Wir wissen noch eins: Hier in Niedersachsen gibt es auf regionaler Ebene viele Kommunen, die diese Kosten freiwillig finanzieren, z. B. die Region Hannover. Ich glaube, es war Kollege Schremmer, der in den Ausschusssitzungen von einem Flickenteppich sprach. Das mag sein. Aber niemand von uns weiß, wie dieser Flickenteppich aussieht.
Deshalb haben wir von der CDU-Fraktion gesagt: Lasst uns mit den kommunalen Spitzenverbänden sprechen! Lasst uns herausfinden, wie die konkrete Lage hier bei uns in Niedersachsen ist - wo werden die Kosten freiwillig übernommen, und wo werden sie nicht übernommen? -, um in einem zweiten Schritt mit den kommunalen Spitzenverbänden die Frage zu klären, ob es irgendeine Möglichkeit gibt, diese freiwillige Kostenübernahme landesweit und damit flächendeckend einzuführen!
Bedauerlicherweise haben Sie im Ausschuss die Anhörung der Spitzenverbände abgelehnt und sofortige Abstimmung beantragt, damit wir hier heute abschließend beraten. Uns ist überhaupt nicht klar, warum diese Eile nötig ist. Wir sind der festen Überzeugung: Unsere geplante Vorgehensweise wäre richtig gewesen,
zum einen die Ergebnisse des bundesweiten Modellprojektes abzuwarten und zum anderen hier in Niedersachsen sofort initiativ zu werden und nicht immer nur den Bund zum Handeln aufzufordern, sondern auch selbst tätig zu werden.
Meine Damen und Herren, ich bin sicher: Unser Weg wäre der bessere gewesen. Deshalb lehnen wir Ihren Antrag ab.
Sehr geehrte Frau Präsidentin! Sehr geehrte Damen und Herren! Wir haben schon über öfter das Thema der Hartz-IV-Warenkörbe gesprochen, und zwar zum Teil bei der Anhörung zum Thema Kinderarmut. Dort wurde auch der Berechnungsgrundsatz kritisiert und gesagt: Es ist einfach zu wenig für das ganze Thema eingestellt.
▬▬▬
> Aufgaben:
1. Entscheide für jede Aussage, ob sie mit dem Debattenauszug übereinstimmt, und begründe jedes Ja oder Nein mit den ausschlaggebenden Worten aus dem Debattenauszug als wörtlichem Zitat. (a) Die Region Hannover übernimmt die Kosten freiwillig. (b) Die CDU-Fraktion hat im Ausschuss die sofortige Abstimmung beantragt. (c) Die CDU-Fraktion lehnt den Antrag ab.
2. Setze den Debattenauszug nach seinem letzten Satz fort.
Die Daten stammen aus einer anderen Quelle als der Debattenauszug.

> Bereitgestellte Daten:
▬▬▬
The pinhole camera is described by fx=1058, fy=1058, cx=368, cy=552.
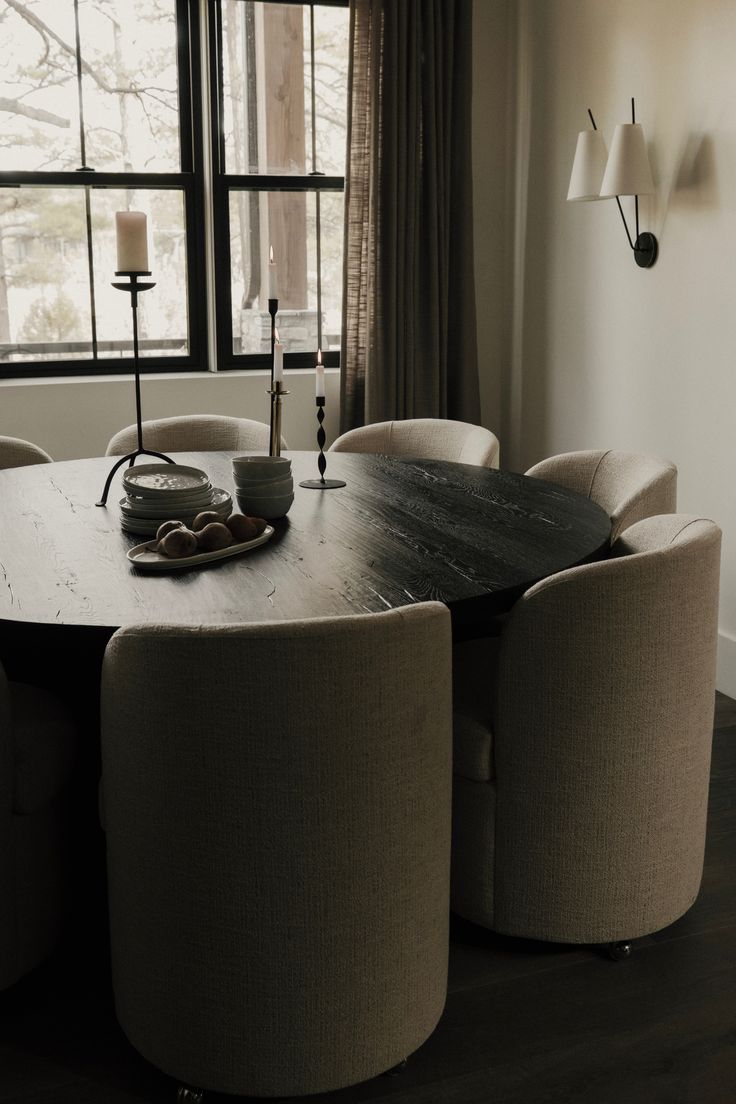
▬▬▬
> Endergebnisse:
1.
(a) Ja: „Hier in Niedersachsen gibt es auf regionaler Ebene viele Kommunen, die diese Kosten freiwillig finanzieren, z. B. die Region Hannover.“
(b) Nein: „Bedauerlicherweise haben Sie im Ausschuss die Anhörung der Spitzenverbände abgelehnt und sofortige Abstimmung beantragt“
(c) Ja: „Deshalb lehnen wir Ihren Antrag ab.“

2.
Frau Dr. Wernstedt hat das schon angesprochen. Der Betrag, der im Hartz-IV-Bezug für die Gesundheitsversorgung eingestellt ist, reicht nicht für die Zahlung von Verhütungsmitteln aus. Das heißt, es ist schon Aufgabe, auch in Berlin zu sehen, inwieweit die Berechnung der einzelnen Hartz-IVSätze - was kommt da rein, und was kommt da nicht rein? - demnächst durchdacht werden muss.
Liebe Petra Joumaah, zu der Begründung, dass der Bund das abgelehnt hat, sage ich ganz frank und frei heraus: Das ist mir ziemlich egal. Ich finde schon, dass es auch niedersächsische Aufgabe ist, zu fordern: Wir müssen da jetzt tätig werden. - Mir ist auch nicht so ganz klar, warum wir jetzt auf die Zahlen warten müssen.
Fakt ist, dass es, wie Thomas Schremmer gesagt hat, einen Flickenteppich gibt. Ich weiß, die Region Hannover bezahlt das. Ich habe mit meinem Kollegen Horst Kortlang gesprochen, der auch gesagt hat, dass die Kommunen das bezahlen. Aber es kann nicht vom Wohnort und von dem Glück, wo man wohnt, abhängig sein, ob man daran partizipieren darf oder nicht daran partizipieren darf.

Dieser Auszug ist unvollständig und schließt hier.